R
Oct 11–Nov 6, 1965

Lu Wu-chiu

Lu Wu-Chiu, Title Unknown, 1962. Brush and Ink.

  • Lu Wu-Chiu, Title Unknown, 1962. Brush and Ink.

  • Lu Wu-Chiu, Title Unknown, 1962. Brush and Ink.

  • Lu Wu-Chiu, Title Unknown, 1962. Brush and Ink.

  • Lu Wu-Chiu, Title Unknown, 1962. Brush and Ink.

  • Lu Wu-Chiu, Title Unknown, 1962. Brush and Ink.

  • Text by Harrie Vanderstappen from the exhibition brochure:

    This is the first exhibition in Chicago of the paintings of Miss Lu Wu-chiu.

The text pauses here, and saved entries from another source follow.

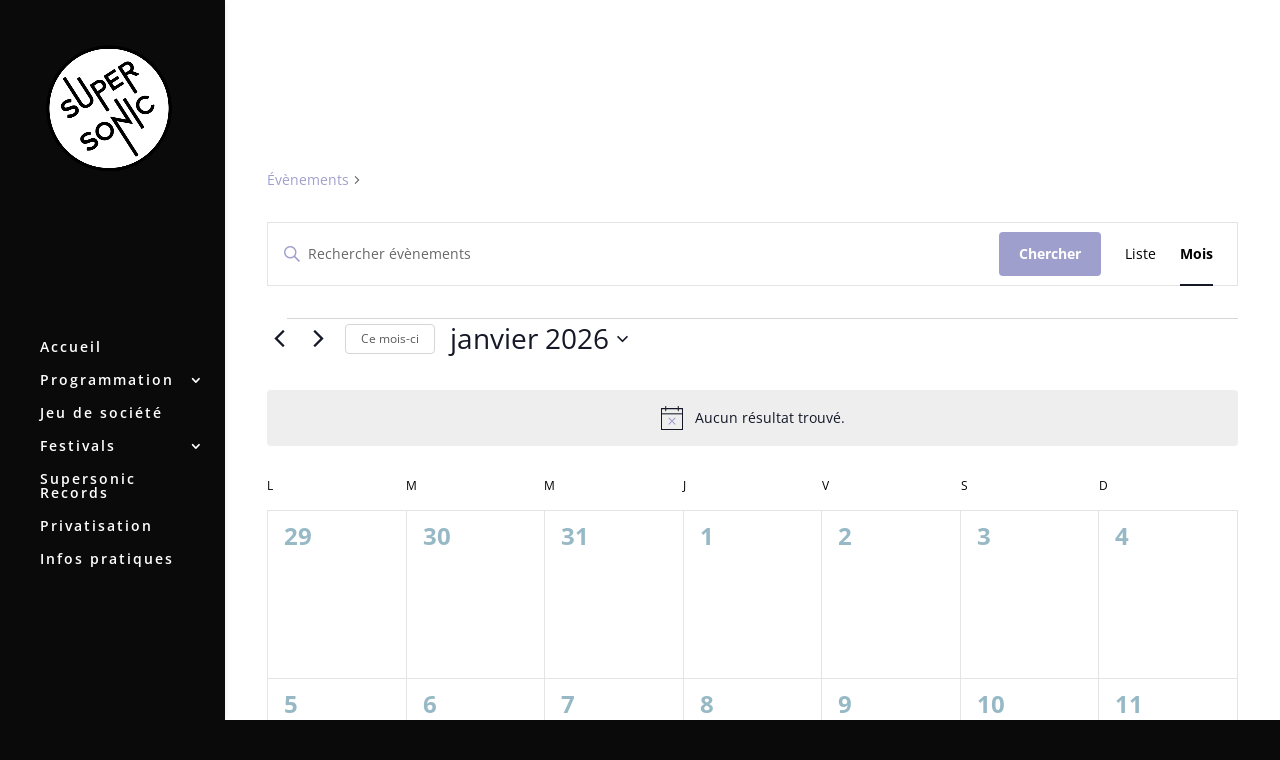

--- FILE ---
content_type: text/plain
request_url: https://www.google-analytics.com/j/collect?v=1&_v=j102&a=210013640&t=pageview&_s=1&dl=https%3A%2F%2Fsupersonic-club.fr%2Fevents%2Fcategorie%2Ffaye-valentine%2Fmois%2F&ul=en-us%40posix&dt=%C3%89v%C3%A8nements%20en%20janvier%202026%20%E2%80%BA%20Faye%20Valentine%20%E2%80%BA%20%E2%80%93%20Supersonic&sr=1280x720&vp=1280x720&_u=IEBAAEABAAAAACAAI~&jid=271382851&gjid=719923820&cid=1575771716.1769199183&tid=UA-93569232-1&_gid=892232383.1769199183&_r=1&_slc=1&z=564622564
body_size: -451
content:
2,cG-JJEYJPTGDM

    The artist was born in Tanyang in the Province of Kiangsu on the Chinese mainland. She is the second daughter of the painter and calligrapher Lu Feng-tzu, former president of the National Arts College in Soo-chow in Kiangsu Province. Originally, Miss Lu’s work consisted mainly of embroidery and experiments in the use of textile threads. In these earlier works, knotty centers of entangled threads dissolve into endless meanderings. These works vary in expression from leading the viewer’s eye along labyrinthine wanderings of line to spidery jungles of stretched textile and aimless puffs of downy silk forms, set afloat against a solid red background as in March of struggling men.

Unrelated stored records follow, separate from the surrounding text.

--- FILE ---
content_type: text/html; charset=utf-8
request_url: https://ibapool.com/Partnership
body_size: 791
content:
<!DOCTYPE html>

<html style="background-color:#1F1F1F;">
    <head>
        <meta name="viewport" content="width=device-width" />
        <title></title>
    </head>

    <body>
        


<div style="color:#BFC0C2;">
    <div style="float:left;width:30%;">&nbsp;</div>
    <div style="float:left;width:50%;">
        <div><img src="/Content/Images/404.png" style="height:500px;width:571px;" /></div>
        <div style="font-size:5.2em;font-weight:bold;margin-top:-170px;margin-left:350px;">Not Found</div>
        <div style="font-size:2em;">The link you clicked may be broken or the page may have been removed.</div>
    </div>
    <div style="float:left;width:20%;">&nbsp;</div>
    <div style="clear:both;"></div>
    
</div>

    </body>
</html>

    Contact with trends in modern art of the western world made during visits and study in North America in 1959-60 was one of the impluses which led Miss Lu to explore the medium of ink and paper, and to see the analogies betwen traditional Chinese attitudes and the vigour of contemporary western abstract expressionism. Intricately interwoven double and triple lines in coils and grooved texture areas recall the earlier textile forms. Some of these paintings echo Chinese landscape compositions. An awareness of the power of brush and ink, handled in stark contrasts of forceful shapes, brings this idiom into close relationships with some of the classical Chinese painting traditions. One is aware of Miss Lu’s predeliction for such seventeenth century artists as Shih T’ao and Pa-ta-shan-jen. She continues some of their attitudes towards untrammeled brushwork and contributes towards establishing in expressive forms an unfettered existence in a space which has neither “up” nor “down,” no “left” or “right,” no “in” or “out.” Subtle dabs of ink between solid bars of dripping black gliding into the viewer’s sphere of consciousness and large black and grey shapes pushing their way into the picture frame like geological rock formations are but a new facet of the long traditions of perceptive art forms created by the artists of China.

    Miss Lu Wu-chiu is at present Associate Professor at the Fu Jen University, formerly in Peking and recently re-established in Taipei, the capital of Taiwan, under the combined auspices of Chinese and Western sponsorship.